> **Selected extract**:
Finally, for the purpose of model selection, we carried out a principled procedure to choose a useful number of HMM states. We rigorously evaluated four complementary metrics for selecting the optimal number of hidden states, which nominated $n\,=4$ as the optimal solution. First, we calculated the strength of semantic context-brain association patterns (Supplemetary Fig. 1A). Specifically, charting the HMM solutions across choices of 2–8 hidden dynamic brain states, we compared the mean value of the top 10 Pearson’s correlation coefficients between HMM models’ state presence and 200 extracted semantic contexts. At the number of four states, this metric reached its peak value which represents the strongest brain activity and movie narrative correlation. Second, we modeled subject level variance by summarizing the mean Pearson’s correlations across 15 subjects’ HMM state presence probabilities (Supplementary Fig. 1B). Based on the goal of reflecting idiosyncrasies, we selected a lower value such that more discovered dynamics could be extracted. After four states, this value stabilized. For the third and fourth criterion, we evaluated the Bayesian information criterion (BIC) under the condition with limbic subregions and without limbic subregions (Supplementary Fig. 1C, D). BIC measured the likelihood of the model. We prefer a lower value. Whether limbic subregions are present or not, BIC reached its global minimum at four states. Overall, four brain states better reconcile brain-movie associations, subject level dynamics, and quality of model fit.

Subject-level associations between movie events and dynamic brain states

Our primary analysis sought to find which layer of the neural processing hierarchy best tracks semantic contexts across the evolving movie narrative. Therefore, we performed a comparison of association strengths between brain states and semantic contexts, where each model directly reflects the semantics-brain correspondences of the isolated region-network combinations. As per the hidden Markov model, the presence vectors ($T$ total timepoints × 1) represents the probability of each state along the time axis. The contained probability values of four states at one given timepoint adds up to one. On the other hand, matrix $W$ ($T\,x\,s$) generated from NMF-LSA (cf. natural language pipeline section) provided ${{{{{\rm{s}}}}}}$ different semantic components with the projected embedding expression of the word count matrix of the movie. Subsequently, we computed the pairwise Pearson’s correlation strengths between $s$ = 200 semantic contexts embeddings and $n=4$ brain states. A Pearson’s correlation matrix ${{{{{{\rm{P}}}}}}}_{{{{{{\rm{semantic}}}}}}}$ ($s\,x\,n$) for semantic contexts thus reflected how brain states correlated with a large collection of semantic contexts. The same procedure was also performed for human curated annotations, where another Pearson’s correlation matrix ${{{{{{\rm{P}}}}}}}_{{{{{{\rm{annotation}}}}}}}$ ($52\times n$) for annotations depicts how brain states are linked with hand selected descriptions of the narrative.

> **Information shown**:
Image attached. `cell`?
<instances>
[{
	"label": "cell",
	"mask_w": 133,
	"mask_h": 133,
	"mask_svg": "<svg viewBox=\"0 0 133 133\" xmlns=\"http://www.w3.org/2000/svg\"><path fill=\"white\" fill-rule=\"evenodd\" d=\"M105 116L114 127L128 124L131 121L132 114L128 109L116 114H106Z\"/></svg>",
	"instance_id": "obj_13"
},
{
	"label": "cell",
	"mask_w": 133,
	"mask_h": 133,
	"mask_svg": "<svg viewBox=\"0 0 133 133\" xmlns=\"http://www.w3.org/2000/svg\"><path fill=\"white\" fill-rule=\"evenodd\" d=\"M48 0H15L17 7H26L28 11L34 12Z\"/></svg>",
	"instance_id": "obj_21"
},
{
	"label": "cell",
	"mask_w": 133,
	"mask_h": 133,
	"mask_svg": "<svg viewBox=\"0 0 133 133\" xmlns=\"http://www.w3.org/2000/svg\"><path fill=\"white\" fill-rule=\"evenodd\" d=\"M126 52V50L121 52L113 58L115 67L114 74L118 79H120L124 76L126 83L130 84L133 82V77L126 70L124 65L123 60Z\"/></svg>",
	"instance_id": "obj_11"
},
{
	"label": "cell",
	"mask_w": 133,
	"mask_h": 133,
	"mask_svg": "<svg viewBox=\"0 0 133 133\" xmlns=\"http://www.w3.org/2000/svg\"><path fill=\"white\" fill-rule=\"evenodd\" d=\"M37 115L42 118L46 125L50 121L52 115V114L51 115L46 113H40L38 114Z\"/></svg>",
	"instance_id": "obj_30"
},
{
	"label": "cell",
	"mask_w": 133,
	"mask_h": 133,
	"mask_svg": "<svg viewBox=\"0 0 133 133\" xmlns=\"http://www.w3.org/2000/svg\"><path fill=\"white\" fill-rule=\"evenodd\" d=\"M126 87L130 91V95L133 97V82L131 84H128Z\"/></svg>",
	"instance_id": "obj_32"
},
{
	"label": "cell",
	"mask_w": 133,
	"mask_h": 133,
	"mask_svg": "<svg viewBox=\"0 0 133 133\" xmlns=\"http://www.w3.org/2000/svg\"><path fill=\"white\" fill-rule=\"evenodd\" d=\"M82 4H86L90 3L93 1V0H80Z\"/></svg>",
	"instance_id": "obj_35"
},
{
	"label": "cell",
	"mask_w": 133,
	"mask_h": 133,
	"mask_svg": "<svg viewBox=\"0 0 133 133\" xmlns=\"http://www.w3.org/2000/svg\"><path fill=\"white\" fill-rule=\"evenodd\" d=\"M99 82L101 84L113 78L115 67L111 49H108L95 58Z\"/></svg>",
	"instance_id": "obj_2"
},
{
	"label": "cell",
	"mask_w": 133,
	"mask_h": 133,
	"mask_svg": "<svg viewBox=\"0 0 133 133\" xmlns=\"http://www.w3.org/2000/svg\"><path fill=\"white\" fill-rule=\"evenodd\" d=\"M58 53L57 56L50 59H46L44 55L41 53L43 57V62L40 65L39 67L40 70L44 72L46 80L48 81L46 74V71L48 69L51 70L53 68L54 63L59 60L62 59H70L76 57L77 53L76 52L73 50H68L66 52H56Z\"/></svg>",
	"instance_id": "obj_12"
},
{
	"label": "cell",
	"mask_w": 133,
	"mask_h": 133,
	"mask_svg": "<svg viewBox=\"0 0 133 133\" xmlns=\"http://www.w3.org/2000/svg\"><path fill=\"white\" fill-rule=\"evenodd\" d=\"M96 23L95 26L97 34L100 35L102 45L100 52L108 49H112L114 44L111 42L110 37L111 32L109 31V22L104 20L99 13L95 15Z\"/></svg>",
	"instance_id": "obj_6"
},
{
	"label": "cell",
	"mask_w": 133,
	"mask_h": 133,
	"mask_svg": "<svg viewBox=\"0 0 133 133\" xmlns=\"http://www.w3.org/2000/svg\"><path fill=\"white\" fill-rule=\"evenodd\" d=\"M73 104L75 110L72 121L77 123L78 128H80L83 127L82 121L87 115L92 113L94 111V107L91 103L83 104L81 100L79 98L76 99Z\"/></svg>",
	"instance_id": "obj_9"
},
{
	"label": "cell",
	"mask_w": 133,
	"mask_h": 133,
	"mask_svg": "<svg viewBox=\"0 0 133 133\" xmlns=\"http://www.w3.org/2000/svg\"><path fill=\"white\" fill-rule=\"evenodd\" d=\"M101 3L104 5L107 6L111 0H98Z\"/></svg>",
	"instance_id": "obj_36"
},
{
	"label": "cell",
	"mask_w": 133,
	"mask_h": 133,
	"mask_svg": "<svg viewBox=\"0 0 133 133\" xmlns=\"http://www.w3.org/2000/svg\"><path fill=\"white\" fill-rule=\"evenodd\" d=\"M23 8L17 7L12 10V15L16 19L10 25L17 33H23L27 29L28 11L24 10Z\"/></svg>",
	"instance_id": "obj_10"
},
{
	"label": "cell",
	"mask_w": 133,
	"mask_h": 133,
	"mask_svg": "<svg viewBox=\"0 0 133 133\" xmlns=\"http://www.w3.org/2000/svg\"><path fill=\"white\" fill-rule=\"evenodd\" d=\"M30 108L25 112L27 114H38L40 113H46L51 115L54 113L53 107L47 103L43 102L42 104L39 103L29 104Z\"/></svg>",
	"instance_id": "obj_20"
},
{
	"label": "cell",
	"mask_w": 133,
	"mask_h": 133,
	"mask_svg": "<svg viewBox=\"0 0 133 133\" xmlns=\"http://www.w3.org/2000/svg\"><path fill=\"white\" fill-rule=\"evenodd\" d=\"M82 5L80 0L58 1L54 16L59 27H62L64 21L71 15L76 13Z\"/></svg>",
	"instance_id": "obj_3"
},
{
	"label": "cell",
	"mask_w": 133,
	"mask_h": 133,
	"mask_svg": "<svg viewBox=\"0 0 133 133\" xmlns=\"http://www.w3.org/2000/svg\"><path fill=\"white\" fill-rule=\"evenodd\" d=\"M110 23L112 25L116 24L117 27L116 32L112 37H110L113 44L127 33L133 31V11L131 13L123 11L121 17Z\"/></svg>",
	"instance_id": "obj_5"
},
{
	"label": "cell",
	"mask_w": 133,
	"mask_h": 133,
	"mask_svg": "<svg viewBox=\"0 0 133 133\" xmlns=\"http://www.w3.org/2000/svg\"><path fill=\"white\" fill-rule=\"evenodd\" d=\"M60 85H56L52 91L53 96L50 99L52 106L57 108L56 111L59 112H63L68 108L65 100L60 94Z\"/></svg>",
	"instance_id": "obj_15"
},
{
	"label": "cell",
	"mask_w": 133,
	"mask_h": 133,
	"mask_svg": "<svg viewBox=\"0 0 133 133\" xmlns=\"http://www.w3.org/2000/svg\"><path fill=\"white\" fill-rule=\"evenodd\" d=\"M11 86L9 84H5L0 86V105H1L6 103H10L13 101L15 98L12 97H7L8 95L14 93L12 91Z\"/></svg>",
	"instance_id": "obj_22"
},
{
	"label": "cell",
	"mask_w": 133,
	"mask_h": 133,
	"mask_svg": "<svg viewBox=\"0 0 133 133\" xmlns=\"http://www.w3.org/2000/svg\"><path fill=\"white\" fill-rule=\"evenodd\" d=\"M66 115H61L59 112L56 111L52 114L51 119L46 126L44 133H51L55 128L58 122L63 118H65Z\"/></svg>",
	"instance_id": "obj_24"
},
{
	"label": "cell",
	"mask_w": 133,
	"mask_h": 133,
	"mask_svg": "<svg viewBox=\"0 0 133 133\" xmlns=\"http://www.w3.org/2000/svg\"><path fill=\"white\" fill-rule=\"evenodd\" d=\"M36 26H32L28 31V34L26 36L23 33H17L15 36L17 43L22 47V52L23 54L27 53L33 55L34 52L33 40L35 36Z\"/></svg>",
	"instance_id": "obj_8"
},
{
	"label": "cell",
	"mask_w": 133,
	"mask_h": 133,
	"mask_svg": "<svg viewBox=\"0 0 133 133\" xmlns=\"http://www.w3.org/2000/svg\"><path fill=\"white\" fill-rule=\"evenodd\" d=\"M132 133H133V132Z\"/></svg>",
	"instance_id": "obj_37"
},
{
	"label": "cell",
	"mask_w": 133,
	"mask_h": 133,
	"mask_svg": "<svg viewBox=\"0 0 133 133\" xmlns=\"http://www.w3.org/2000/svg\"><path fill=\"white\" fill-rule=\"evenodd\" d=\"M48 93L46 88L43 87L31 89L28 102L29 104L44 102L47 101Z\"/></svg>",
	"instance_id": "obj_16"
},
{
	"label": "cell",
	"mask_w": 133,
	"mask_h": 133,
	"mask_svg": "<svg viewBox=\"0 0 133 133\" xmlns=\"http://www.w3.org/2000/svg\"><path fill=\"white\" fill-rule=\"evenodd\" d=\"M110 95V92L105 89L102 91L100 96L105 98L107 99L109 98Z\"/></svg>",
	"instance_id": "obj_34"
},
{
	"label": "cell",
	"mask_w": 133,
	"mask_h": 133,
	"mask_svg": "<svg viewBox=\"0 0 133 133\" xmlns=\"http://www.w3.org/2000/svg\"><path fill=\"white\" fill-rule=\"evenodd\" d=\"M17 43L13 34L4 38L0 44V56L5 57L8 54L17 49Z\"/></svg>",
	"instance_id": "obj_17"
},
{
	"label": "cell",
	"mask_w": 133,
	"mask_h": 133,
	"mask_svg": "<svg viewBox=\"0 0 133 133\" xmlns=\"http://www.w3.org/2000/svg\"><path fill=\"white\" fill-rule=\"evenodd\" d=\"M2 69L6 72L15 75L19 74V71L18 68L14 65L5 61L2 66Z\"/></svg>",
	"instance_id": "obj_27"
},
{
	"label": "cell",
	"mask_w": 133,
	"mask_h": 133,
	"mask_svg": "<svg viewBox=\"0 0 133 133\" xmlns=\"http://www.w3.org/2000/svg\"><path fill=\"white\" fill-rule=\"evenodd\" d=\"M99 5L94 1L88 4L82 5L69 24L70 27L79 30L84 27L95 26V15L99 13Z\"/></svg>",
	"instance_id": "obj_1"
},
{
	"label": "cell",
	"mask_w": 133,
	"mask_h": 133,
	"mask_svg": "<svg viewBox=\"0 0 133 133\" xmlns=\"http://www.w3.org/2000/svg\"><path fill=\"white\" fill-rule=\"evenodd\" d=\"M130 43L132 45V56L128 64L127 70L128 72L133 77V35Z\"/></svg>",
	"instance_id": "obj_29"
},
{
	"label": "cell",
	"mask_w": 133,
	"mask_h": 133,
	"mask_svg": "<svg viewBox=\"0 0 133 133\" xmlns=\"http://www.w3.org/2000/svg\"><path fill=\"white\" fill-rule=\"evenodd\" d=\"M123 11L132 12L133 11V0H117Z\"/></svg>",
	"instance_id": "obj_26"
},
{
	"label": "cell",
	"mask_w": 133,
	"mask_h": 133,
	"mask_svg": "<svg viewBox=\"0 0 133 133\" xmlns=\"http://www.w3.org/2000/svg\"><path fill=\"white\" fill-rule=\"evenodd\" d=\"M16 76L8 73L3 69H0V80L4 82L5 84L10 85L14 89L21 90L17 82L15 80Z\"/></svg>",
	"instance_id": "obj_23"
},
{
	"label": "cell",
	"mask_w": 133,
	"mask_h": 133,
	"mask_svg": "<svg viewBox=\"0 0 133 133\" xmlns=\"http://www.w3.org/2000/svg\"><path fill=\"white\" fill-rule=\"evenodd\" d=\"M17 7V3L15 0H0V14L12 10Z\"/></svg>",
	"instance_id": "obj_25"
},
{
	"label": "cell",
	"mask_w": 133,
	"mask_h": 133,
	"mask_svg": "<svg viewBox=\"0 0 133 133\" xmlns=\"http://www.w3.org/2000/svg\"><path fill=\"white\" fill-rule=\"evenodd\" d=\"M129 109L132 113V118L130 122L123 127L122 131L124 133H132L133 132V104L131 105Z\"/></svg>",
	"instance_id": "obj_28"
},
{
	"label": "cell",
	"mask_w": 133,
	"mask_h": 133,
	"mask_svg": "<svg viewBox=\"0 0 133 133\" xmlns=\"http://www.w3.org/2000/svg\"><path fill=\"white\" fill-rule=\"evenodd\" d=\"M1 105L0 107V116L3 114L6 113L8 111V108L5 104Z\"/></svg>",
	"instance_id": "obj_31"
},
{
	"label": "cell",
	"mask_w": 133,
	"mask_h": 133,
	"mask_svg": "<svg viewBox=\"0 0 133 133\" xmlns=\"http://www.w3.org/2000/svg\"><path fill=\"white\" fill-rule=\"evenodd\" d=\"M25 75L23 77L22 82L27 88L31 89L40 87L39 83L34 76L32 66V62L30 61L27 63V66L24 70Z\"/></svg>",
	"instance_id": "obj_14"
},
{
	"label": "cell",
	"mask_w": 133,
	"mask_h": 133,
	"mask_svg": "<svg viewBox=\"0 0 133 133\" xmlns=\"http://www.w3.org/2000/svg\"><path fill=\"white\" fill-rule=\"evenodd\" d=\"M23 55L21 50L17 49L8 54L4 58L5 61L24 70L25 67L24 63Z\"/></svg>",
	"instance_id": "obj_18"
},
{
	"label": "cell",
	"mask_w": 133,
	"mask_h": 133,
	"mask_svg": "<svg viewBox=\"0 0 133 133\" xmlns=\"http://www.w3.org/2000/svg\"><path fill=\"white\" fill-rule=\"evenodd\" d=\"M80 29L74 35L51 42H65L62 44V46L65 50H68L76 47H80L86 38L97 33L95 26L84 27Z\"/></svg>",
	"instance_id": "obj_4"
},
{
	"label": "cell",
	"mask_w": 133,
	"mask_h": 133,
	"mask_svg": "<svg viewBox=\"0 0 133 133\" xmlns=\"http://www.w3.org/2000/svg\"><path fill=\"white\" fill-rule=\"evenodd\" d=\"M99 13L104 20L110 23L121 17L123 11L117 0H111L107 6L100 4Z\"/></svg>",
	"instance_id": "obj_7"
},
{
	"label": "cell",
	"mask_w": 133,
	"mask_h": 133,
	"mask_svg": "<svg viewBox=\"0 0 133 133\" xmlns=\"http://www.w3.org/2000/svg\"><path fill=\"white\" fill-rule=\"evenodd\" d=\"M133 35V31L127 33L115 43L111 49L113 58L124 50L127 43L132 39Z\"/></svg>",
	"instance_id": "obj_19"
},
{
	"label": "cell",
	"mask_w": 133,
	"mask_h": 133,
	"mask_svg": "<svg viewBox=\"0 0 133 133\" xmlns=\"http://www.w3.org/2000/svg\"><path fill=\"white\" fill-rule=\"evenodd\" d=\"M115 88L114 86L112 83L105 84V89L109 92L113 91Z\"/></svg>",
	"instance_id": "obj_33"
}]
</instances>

> **The problem**:
Answer these questions from the methods extract on hidden brain states and movie semantics.
1. Across what range of hidden-state numbers were the HMM solutions charted?
2. How many subjects' HMM state presence probabilities were summarized for the subject-level variance metric?
3. How many rows does the correlation matrix for human-curated annotations have?

> **Exercise result**:
1. From 2 to 8 hidden states.
2. Fifteen subjects.
3. 52 rows.